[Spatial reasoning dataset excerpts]
• • • •
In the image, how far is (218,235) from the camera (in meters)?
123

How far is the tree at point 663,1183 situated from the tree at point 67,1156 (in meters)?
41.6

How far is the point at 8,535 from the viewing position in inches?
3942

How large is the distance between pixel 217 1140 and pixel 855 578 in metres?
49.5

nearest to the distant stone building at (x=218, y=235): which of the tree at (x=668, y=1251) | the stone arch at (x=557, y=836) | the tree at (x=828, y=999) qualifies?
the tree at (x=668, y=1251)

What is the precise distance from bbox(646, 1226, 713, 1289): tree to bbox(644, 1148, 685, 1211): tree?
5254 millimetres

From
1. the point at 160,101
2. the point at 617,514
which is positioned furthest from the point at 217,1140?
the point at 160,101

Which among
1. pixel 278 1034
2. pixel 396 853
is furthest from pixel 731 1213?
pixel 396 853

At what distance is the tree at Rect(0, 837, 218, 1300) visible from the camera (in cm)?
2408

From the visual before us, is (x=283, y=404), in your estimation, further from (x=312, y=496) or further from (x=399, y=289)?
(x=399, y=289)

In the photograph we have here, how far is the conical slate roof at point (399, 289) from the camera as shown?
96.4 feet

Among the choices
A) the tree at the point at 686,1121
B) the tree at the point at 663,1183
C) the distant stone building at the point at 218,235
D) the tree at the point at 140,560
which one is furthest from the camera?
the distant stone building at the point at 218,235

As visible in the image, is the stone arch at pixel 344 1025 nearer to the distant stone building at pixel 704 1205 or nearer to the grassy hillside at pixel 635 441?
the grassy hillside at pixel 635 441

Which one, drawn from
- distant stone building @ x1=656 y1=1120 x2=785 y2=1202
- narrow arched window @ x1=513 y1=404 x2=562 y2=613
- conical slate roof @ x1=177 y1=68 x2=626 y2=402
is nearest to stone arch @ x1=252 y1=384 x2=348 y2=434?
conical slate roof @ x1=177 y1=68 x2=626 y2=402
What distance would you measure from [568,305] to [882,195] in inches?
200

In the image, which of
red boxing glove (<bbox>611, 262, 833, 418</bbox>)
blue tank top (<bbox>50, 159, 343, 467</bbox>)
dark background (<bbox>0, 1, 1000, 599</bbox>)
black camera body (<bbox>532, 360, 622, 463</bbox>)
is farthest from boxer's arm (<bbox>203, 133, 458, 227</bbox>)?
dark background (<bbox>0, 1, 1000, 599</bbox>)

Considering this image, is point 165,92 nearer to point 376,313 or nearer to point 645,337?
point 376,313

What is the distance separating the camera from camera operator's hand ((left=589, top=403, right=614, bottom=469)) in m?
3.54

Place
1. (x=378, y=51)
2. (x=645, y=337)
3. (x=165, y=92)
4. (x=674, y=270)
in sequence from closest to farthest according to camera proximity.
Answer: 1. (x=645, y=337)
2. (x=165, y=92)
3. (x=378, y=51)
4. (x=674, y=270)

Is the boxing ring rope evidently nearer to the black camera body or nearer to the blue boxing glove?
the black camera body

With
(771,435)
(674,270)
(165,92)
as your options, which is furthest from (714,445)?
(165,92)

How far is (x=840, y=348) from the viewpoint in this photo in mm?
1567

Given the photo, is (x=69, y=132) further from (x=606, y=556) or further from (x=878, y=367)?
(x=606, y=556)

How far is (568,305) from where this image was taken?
• • • •
• Exercise directions: Transcribe every entry word for word.

• Result of the exercise:
In the image, how far is (218,235) from the camera (in meters)?
123

How far is the tree at point 663,1183 situated from the tree at point 67,1156 (in meters)?
41.6

How far is the point at 8,535 from the viewing position in inches?
3942

How large is the distance between pixel 217 1140 and pixel 855 578 in metres?
49.5

nearest to the distant stone building at (x=218, y=235): which of the tree at (x=668, y=1251) | the stone arch at (x=557, y=836) | the tree at (x=828, y=999) qualifies?
the tree at (x=668, y=1251)

What is the precise distance from bbox(646, 1226, 713, 1289): tree to bbox(644, 1148, 685, 1211): tree?
5254 millimetres

From
1. the point at 160,101
2. the point at 617,514
which is positioned furthest from the point at 217,1140?
the point at 160,101

Which among
1. pixel 278 1034
2. pixel 396 853
is furthest from pixel 731 1213?
pixel 396 853

At what distance is the tree at Rect(0, 837, 218, 1300) visible from the camera (in cm)?
2408

From the visual before us, is (x=283, y=404), in your estimation, further from (x=312, y=496) or further from (x=399, y=289)?
(x=399, y=289)

In the photograph we have here, how far is the conical slate roof at point (399, 289) from the camera as shown?
96.4 feet

Among the choices
A) the tree at the point at 686,1121
B) the tree at the point at 663,1183
C) the distant stone building at the point at 218,235
D) the tree at the point at 140,560
which one is furthest from the camera?
the distant stone building at the point at 218,235

As visible in the image, is the stone arch at pixel 344 1025 nearer to the distant stone building at pixel 704 1205 or nearer to the grassy hillside at pixel 635 441?
the grassy hillside at pixel 635 441

Which one, drawn from
- distant stone building @ x1=656 y1=1120 x2=785 y2=1202
- narrow arched window @ x1=513 y1=404 x2=562 y2=613
- conical slate roof @ x1=177 y1=68 x2=626 y2=402
is nearest to stone arch @ x1=252 y1=384 x2=348 y2=434?
conical slate roof @ x1=177 y1=68 x2=626 y2=402
What distance would you measure from [568,305] to [882,195] in inches?
200

In the image, which of
red boxing glove (<bbox>611, 262, 833, 418</bbox>)
blue tank top (<bbox>50, 159, 343, 467</bbox>)
dark background (<bbox>0, 1, 1000, 599</bbox>)
black camera body (<bbox>532, 360, 622, 463</bbox>)
is farthest from boxer's arm (<bbox>203, 133, 458, 227</bbox>)?
dark background (<bbox>0, 1, 1000, 599</bbox>)

Considering this image, is point 165,92 nearer to point 376,313 or nearer to point 645,337?
point 376,313

What is the distance separating the camera from camera operator's hand ((left=589, top=403, right=614, bottom=469)) in m?
3.54

Place
1. (x=378, y=51)
2. (x=645, y=337)
3. (x=165, y=92)
4. (x=674, y=270)
in sequence from closest to farthest according to camera proximity.
Answer: 1. (x=645, y=337)
2. (x=165, y=92)
3. (x=378, y=51)
4. (x=674, y=270)

Is the boxing ring rope evidently nearer to the black camera body or nearer to the blue boxing glove?
the black camera body

With
(771,435)
(674,270)
(165,92)
as your options, which is furthest from (714,445)?
(165,92)

How far is (x=840, y=348) from the viewpoint in this photo in mm?
1567

Given the photo, is (x=69, y=132) further from (x=606, y=556) or further from (x=878, y=367)?
(x=606, y=556)

How far is (568,305) from where this image was taken?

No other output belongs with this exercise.